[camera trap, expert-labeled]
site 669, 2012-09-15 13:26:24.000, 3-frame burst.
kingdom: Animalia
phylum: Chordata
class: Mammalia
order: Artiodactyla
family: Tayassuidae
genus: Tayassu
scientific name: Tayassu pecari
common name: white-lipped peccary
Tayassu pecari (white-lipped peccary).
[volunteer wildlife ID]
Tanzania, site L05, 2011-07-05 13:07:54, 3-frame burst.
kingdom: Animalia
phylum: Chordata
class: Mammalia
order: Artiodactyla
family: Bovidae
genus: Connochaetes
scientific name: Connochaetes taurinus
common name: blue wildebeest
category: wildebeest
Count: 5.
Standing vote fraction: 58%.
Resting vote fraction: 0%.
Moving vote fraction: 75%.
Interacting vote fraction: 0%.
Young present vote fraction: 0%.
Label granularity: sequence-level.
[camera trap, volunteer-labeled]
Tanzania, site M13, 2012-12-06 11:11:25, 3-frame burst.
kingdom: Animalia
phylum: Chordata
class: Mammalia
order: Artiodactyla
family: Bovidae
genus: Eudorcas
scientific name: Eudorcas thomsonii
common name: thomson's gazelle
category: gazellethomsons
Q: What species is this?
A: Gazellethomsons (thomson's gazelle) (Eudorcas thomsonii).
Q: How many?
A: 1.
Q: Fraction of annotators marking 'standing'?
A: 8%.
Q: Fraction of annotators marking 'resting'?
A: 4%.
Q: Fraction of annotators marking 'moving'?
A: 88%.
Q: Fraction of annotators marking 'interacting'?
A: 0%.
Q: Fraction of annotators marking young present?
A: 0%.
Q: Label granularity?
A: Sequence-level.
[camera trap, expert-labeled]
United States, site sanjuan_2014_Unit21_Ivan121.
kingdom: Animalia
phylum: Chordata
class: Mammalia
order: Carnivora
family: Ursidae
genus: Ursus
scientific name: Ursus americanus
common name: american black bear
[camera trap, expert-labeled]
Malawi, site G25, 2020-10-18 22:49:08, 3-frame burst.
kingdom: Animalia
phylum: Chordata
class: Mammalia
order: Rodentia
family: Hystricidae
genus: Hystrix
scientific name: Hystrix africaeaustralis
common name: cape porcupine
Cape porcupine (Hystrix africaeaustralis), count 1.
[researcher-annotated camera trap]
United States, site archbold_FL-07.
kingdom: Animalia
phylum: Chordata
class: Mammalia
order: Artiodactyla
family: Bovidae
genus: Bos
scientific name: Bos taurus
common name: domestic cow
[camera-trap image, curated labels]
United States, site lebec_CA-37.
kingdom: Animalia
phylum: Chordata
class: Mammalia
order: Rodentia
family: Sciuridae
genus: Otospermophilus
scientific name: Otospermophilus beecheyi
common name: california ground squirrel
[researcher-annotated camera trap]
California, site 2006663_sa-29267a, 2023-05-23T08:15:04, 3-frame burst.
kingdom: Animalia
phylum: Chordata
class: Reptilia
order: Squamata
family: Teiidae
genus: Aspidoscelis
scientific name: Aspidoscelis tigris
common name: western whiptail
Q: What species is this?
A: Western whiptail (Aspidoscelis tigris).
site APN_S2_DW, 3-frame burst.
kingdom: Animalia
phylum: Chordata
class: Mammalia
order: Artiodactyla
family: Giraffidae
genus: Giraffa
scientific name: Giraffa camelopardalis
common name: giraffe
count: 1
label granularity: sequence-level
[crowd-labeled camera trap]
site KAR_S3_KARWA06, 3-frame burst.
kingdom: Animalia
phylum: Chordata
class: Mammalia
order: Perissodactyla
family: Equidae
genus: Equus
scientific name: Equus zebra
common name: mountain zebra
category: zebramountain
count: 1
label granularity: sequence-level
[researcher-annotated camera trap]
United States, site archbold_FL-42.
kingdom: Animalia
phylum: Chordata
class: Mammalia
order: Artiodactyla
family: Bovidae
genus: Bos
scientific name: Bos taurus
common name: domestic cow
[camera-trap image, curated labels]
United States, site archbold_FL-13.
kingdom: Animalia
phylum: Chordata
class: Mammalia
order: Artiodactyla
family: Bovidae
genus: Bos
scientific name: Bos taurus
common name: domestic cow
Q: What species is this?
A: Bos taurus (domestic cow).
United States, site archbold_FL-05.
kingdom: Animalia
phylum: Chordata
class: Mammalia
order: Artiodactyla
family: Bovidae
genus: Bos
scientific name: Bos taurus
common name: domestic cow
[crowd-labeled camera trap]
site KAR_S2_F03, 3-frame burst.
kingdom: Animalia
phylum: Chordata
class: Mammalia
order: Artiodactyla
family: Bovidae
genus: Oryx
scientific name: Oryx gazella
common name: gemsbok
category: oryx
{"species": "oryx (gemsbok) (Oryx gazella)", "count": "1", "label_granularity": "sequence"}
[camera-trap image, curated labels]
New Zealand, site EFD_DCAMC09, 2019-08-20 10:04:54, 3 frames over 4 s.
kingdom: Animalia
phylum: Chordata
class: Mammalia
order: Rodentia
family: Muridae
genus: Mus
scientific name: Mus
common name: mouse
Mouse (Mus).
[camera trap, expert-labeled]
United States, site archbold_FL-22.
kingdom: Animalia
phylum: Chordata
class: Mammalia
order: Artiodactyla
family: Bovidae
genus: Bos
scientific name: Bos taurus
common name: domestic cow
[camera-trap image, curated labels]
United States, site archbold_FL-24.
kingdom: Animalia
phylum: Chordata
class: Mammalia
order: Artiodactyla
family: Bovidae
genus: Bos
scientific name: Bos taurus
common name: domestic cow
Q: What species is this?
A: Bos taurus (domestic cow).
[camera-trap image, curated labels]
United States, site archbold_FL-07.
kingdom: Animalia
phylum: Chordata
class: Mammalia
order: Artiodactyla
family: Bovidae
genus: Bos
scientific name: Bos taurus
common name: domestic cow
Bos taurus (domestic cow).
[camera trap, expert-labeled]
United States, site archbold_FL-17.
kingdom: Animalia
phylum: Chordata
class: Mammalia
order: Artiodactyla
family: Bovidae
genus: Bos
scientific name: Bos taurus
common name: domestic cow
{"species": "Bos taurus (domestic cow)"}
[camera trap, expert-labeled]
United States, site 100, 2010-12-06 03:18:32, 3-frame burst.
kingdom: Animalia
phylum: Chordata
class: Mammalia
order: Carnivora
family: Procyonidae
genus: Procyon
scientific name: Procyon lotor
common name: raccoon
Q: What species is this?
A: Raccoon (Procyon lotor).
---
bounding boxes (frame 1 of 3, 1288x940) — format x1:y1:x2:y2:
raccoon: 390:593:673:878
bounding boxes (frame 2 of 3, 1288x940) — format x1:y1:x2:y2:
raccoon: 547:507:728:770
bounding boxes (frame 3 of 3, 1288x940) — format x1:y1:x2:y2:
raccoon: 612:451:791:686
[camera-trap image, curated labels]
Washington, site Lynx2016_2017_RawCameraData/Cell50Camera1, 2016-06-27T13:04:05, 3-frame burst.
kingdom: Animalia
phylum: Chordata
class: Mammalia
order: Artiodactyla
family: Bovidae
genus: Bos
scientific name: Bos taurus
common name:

» Task requirements: When the records above are checked line by line, how many lines contain the word "present"? Please give only that number.

» Exercise response: 2